See that you live with care. Do not live foolishly but wisely. Redeem the time because we live in evil days. (Ephesians 5:15-16) What does it mean to redeem the time? Redemption speaks of purchasing something out of one use for another use. The sinner is redeemed out of slavery to sin to live in the liberty of service for Jesus. How then is time bought up to be used in another, better fashion?
Time is redeemed when it is understood as truly valuable. Queen Elizabeth is said to have cried out on her death bed, “Call time again, call time again! A world of wealth for an inch of time.” The Roman General Titus came to the end of a day in which he had done no good deed. When he realized what he had done he turned to his companions and said, “My friends, I have lost a day.” These unbelievers knew the preciousness of time. It was not something to be wasted, but something to be treasured. Each day was to be spent in the doing of that which is truly good.
For the Christian, redeeming the time is much more important than the accomplishment of some civic good or the gaining of one more moment in this life. Redeeming the time is buying each moment out of the hands of the world, the flesh and the devil to release it from the frivolity of temporary pleasures. Redeeming the time spends each moment for eternal gain.
Time is redeemed by using it all for the glory of God. Even in the performance of necessities such as eating and drinking, the time can be redeemed by sanctifying the food to God through thankfulness (1 Timothy 4:4-5) and by eating for God’s glory (1 Corinthians 10:31). Time is redeemed by spending it in reading the Word, meditating on the Word or speaking of the Word to others. (Colossians 3:16) Time is redeemed by spending it in constant prayer. (1 Thessalonians 5:17) Time is redeemed by being always ready to preach the gospel. (Colossians 4:3-5) Time is redeemed by taking every legitimate opportunity for good works. (Titus 3:8) Time is redeemed when the Christian does all he can to use all his days for the Lord.

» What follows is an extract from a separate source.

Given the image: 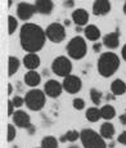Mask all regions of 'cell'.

Puritan Thomas Brooks said, ““The redeeming of time … is the redeeming of a precious treasure, which, if once lost, can never fully be recovered again. If riches should make themselves wings and fly away, they may return again, as they did to Job. If credit and honor and worldly greatness and renown should fly away, they may return again as they did to Nebuchadnezzer. If success and famous victories and conquests should make themselves wings and fly away they may return again a they did to many of the Roman conquerors and others. If time, whom the poets paint with wings, to show the swiftness of it, fly from us, it will never more return to us. Purchase at any rate all occasions and opportunities of doing good, that so ye may thereby, in some sort, redeem that precious jewel of time.”